We all know what a silhouette is — but do you also know the origin of the word?
Silhouette originally referred to a style of portraiture popular in the mid 18th century, that depicted a person — usually in profile — as a solid shape. When done well, the subjects of these simple representations were clearly recognizable.
So you might think that the word silhouette means something in relation to this art form. But you’d be wrong.
Étienne de Silhouette (1709 – 1767) was a French nobleman who briefly served as Controller-General of Finances under Louis XV. It is commonly believed that his attempts to bring the nation’s finances under control earned him a reputation for penny-pinching.

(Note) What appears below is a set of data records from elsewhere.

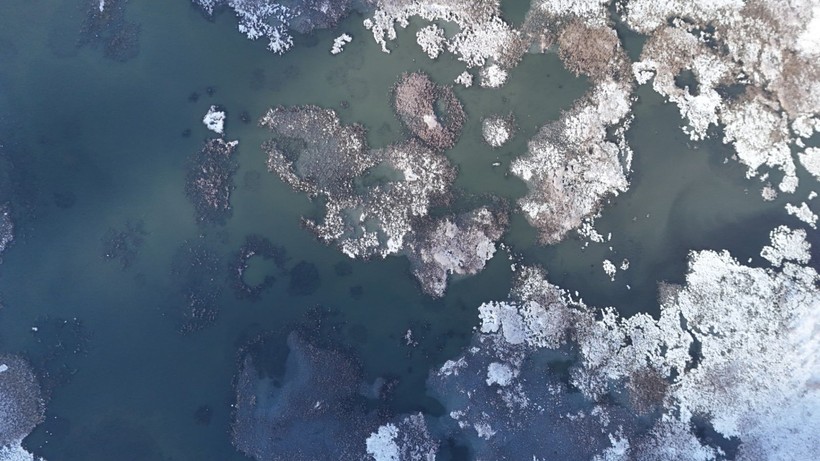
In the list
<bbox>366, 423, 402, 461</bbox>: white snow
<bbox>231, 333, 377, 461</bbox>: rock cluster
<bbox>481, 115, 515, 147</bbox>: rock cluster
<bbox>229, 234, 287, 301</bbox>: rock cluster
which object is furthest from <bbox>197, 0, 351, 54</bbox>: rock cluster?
<bbox>366, 423, 402, 461</bbox>: white snow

The term à la Silhouette came to mean things that were seen as cheap — like the shadow profiles which were much less expensive to produce than traditional painted or drawn portraits.
Over time, the word has taken on a much wider meaning and now refers to pretty much anything that is backlit and appears as a dark undifferentiated shape on a lighter background.
Like many in the WP community, I’m sad and a little disappointed at the demise of the Daily Post Photo Challenge. It’s been instrumental not only in helping me develop my own photographic skills and confidence, but more importantly, in introducing me to a huge number of amazing bloggers.
I wouldn’t say that the shot above is an absolute favorite image, but it’s one of the earliest I ever posted to a challenge, and it does still make me smile.
It reminds me how different life was five years ago. My boy-child was 15, and although he was happy to spend time with his parents, he was already looking beyond us to a world of his own making.